Cuando se tiene algún primo que comparte gustos y aficiones, normalmente eso sirve para convivir, participar y degustar de una relación que, en algunos casos, es más intensa o duradera que la mantenida con los propios hermanos.
Tal vez por esa cercanía o porque había una diferencia de edad suficiente como para asumir el cuidado de algún hijo de sus tías, Enrique vino a convertirse en cómplice e inductor de la dedicación que siempre he confesado hacia el fútbol. El primer balón reglamentario al que le di una patada en el pasillo de casa, de un granate contundente, fue un regalo de Primera Comunión. Los primeros partidos de fútbol de barrio que contemplé con ojos sorprendidos y con indisimulada satisfacción, jugados sobre la tierra polvorienta y las líneas de cal capaces de provocar una revisión del concepto de recto o curvo y con el barro incrustado en las botas de los jugadores y también en los zapatos de correligionarios tan valientes como para poner el despertador a las seis de la mañana de un domingo, se convirtieron en excursiones y aventuras fuera del hogar familiar, en compañía de jóvenes que podían triplicarme la edad.

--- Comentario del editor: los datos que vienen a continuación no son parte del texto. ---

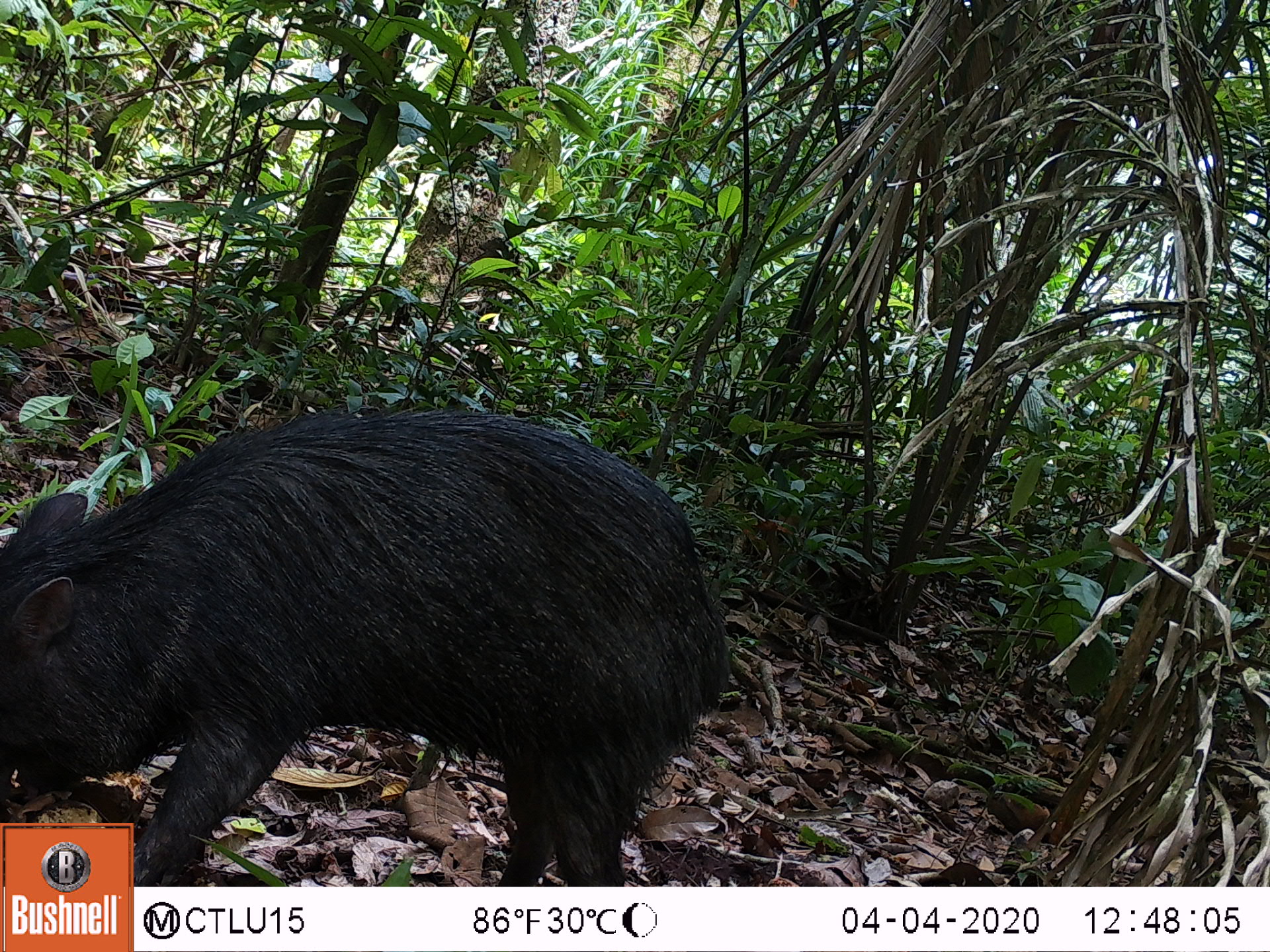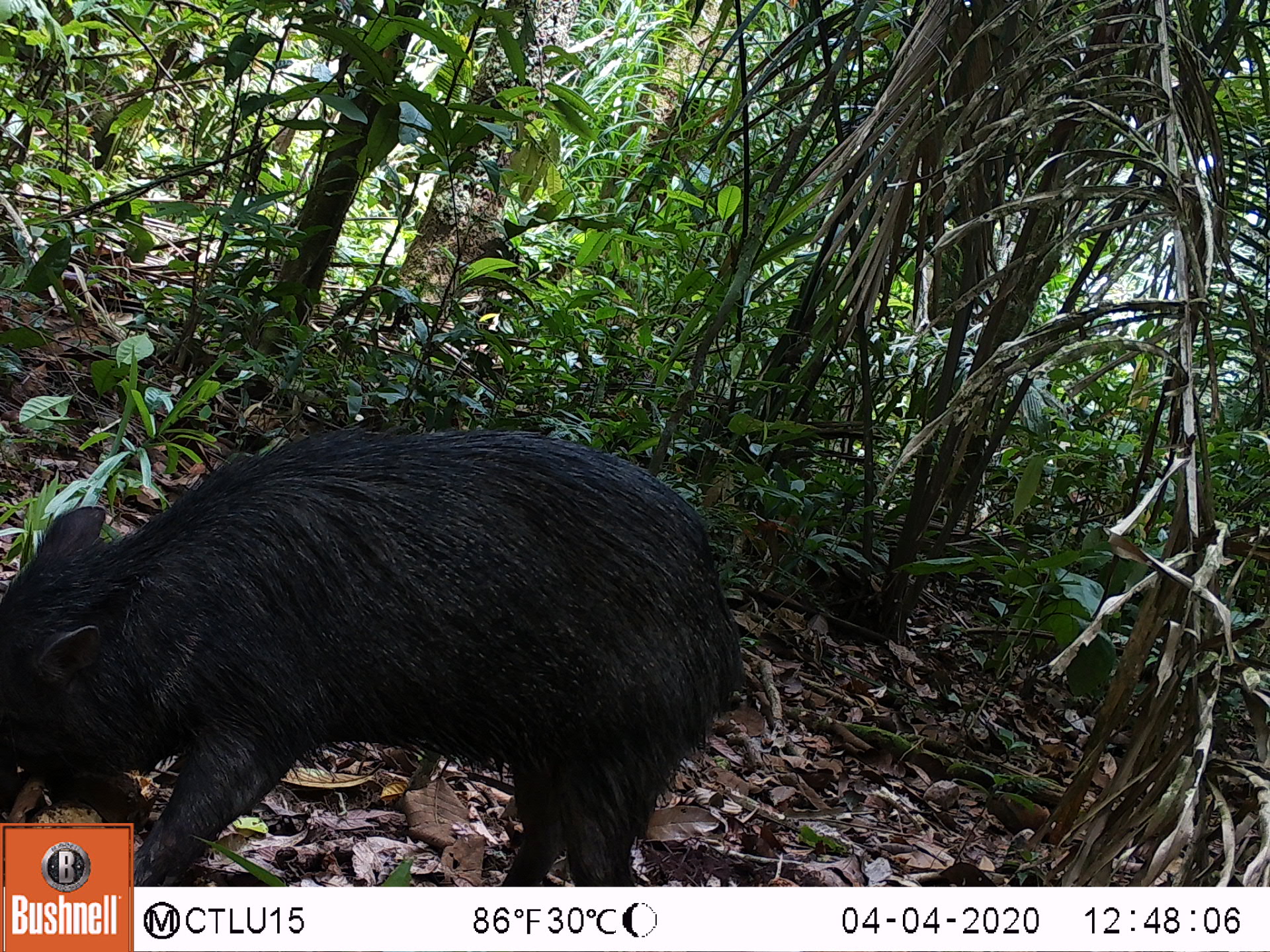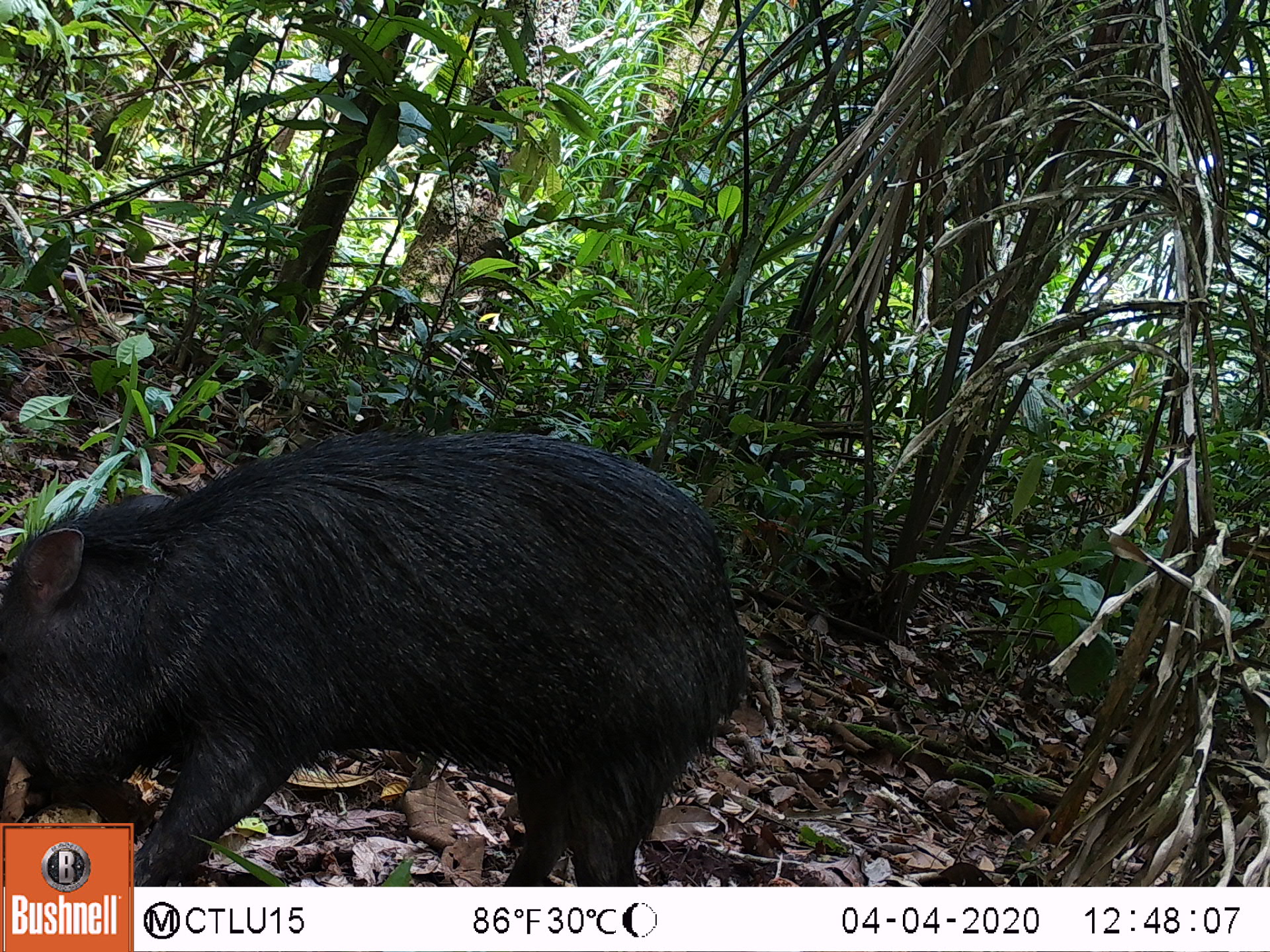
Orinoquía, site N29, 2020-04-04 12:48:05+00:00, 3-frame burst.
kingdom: Animalia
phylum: Chordata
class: Mammalia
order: Artiodactyla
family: Tayassuidae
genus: Pecari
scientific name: Pecari tajacu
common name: collared peccary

Quedan recuerdos y anécdotas que han ido adquiriendo importancia a medida que se han revelado en todo su contenido, difícil de analizar y comprender cuando se tienen ocho o nueve años, o que se han comparado con el presente para establecer las diferencias que, afortunadamente, suele ser positivas para favor del futbol más moderno. Aquella caseta aislada del resto del universo, de bloque sin encalar ni pintar, con una ducha/aseo tan oscura como descuidada, vestida con bombilla, mesa, silla y banco de rancia y carcomida madera, daba cobijo a los osados árbitros que en ningún caso iban acompañados y que difícilmente contaban con el resguardo de los despreocupados agentes de policía, en turno dominical y compartido con las celebraciones religiosas; esa caseta digo, fue testigo de la triquiñuela y el apaño, cuando al recibir las fichas de los jugadores puso al alcance de la vista, entre el número 7 y el 8, un modestito pero irresistible billete de cien pesetas. No es posible confirmar el buen fin del acuerdo, porque nos íbamos y solo la necesidad de retirar la documentación del partido ya jugado justificó nuestra involuntaria presencia y otorgó la condición de testigo a aquel impúber con buena memoria.
Aunque bien pensado, también Enrique era algo más que un portero frustrado por alguna lesión de rodilla no diagnosticada o que un novio perseguido por los que iban a ser cuñados que comprobaron, otro domingo de infame recuerdo, como la novia esperaba, plantada, infructuosamente y sin consuelo la llegada del prometido vestido con su traje gris marengo y su corbata blanca. Porque en las tarjetas de visita que encargó a alguna imprenta amiga, estaba escrito su nombre completo en letra redondilla y cursiva y, debajo, bien legible, para que no hubiera ninguna duda razonable, "Entrenador".
Las había repartido por los bares de barrios próximos para que supieran que estaba dispuesto a llevar a aquellos equipos que le otorgaran su confianza hasta el triunfo frente a los rivales de la calle de arriba y a promocionar al figura para que hiciera una prueba con cualquiera de los equipos de cierto poderío. A lo peor tampoco mi primo está en Google y se parece, con respeto, al señor Zeman.